- _INSTRUCTIONS TO FOLLOW_
Filter the entries below, keeping only lines with "States".

- _INPUT RECORDS_
§ §
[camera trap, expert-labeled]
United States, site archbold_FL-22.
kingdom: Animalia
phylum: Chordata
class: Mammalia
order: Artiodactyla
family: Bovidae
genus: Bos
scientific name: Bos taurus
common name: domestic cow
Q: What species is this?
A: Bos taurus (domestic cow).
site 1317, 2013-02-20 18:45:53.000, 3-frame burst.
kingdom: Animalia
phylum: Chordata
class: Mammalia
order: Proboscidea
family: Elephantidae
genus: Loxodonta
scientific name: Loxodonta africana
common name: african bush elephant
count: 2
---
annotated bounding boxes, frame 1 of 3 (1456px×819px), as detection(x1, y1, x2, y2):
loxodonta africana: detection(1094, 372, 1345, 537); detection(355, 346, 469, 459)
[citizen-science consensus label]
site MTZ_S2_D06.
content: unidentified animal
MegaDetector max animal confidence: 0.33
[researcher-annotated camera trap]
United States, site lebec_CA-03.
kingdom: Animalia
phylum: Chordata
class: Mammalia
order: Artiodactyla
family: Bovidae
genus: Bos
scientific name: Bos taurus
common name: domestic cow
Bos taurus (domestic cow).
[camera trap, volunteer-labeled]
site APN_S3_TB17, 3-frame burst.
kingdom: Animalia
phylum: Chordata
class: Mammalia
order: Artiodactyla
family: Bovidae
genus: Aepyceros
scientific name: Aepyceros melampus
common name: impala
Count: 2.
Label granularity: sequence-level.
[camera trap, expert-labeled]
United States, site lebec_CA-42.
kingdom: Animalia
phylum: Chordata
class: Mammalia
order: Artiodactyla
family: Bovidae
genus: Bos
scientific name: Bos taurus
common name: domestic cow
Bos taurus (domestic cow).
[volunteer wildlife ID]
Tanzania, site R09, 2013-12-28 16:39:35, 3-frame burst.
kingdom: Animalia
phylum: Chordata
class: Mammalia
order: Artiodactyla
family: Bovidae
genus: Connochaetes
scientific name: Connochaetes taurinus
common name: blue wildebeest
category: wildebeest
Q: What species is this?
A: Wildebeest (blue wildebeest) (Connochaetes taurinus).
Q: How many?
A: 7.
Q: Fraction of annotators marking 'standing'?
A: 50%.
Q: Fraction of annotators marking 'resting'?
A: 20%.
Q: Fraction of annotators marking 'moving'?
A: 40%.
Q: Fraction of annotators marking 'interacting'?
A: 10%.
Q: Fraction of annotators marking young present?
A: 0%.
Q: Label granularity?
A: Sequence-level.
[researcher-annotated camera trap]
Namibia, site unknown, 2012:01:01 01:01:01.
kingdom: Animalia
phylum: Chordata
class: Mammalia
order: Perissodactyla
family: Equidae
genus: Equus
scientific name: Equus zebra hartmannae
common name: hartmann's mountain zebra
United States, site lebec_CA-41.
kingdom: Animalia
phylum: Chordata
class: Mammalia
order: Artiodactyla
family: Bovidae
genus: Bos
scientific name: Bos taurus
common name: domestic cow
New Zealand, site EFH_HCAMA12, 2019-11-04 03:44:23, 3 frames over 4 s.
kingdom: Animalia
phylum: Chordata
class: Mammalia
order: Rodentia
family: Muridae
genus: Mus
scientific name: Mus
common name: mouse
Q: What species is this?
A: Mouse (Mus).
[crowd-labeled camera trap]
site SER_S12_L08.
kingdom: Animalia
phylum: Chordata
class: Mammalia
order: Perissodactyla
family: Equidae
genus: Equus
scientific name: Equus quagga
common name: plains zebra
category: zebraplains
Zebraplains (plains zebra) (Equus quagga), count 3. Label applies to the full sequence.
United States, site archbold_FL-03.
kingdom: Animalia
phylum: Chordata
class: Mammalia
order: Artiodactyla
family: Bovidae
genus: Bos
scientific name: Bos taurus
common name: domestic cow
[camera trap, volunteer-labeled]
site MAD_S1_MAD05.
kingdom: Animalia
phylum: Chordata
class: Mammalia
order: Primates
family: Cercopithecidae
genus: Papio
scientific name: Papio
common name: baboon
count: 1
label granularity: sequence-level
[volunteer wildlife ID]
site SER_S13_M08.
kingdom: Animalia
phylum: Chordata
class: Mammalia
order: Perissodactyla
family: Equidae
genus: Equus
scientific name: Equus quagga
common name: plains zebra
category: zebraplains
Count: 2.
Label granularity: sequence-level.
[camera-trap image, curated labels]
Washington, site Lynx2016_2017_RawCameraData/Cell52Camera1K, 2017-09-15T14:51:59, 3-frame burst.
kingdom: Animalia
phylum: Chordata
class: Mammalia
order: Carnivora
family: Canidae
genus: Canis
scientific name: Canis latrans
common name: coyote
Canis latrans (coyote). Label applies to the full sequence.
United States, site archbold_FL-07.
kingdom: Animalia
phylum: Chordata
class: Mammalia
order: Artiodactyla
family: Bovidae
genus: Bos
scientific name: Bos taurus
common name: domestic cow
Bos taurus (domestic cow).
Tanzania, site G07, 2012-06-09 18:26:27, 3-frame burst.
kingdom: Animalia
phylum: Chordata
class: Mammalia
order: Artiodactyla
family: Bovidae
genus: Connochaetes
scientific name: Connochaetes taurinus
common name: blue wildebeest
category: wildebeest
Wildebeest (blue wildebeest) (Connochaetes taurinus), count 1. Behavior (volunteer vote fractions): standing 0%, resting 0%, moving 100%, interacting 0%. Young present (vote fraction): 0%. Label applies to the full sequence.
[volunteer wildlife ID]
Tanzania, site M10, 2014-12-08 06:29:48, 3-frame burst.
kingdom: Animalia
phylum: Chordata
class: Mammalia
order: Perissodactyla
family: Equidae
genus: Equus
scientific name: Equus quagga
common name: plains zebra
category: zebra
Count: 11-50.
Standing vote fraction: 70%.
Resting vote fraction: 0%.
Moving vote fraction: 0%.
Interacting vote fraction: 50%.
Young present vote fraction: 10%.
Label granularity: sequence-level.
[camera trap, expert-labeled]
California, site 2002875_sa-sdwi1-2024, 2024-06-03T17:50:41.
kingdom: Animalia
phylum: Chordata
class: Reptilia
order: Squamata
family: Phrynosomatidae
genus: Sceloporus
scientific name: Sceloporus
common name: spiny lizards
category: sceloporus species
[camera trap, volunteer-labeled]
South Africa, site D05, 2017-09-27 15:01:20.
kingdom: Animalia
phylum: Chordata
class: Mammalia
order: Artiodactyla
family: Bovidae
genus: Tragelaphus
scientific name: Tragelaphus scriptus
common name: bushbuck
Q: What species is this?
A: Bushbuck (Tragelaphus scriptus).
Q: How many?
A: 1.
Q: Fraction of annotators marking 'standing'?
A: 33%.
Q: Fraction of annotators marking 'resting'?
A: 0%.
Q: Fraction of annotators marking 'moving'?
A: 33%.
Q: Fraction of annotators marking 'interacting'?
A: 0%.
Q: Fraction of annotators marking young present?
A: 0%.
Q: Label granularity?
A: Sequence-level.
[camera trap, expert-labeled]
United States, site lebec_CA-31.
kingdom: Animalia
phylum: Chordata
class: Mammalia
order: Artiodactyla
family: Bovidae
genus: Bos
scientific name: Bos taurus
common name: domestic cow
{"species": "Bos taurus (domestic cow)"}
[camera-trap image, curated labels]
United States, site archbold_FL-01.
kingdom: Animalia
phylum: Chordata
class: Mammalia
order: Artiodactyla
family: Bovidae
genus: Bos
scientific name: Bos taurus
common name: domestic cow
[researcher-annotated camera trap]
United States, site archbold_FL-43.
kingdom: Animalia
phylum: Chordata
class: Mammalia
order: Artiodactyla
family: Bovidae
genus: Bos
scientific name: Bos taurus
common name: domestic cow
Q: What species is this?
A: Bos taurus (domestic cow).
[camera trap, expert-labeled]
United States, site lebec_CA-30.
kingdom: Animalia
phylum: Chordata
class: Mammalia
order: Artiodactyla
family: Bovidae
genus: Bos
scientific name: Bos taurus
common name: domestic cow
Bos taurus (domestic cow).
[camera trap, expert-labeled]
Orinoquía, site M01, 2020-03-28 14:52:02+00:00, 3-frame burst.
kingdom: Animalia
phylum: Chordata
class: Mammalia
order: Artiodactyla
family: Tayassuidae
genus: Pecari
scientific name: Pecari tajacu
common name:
§ §
- _ANSWER TO THIS EXERCISE_
United States, site archbold_FL-22.
United States, site lebec_CA-03.
United States, site lebec_CA-42.
United States, site lebec_CA-41.
United States, site archbold_FL-03.
United States, site archbold_FL-07.
United States, site lebec_CA-31.
United States, site archbold_FL-01.
United States, site archbold_FL-43.
United States, site lebec_CA-30.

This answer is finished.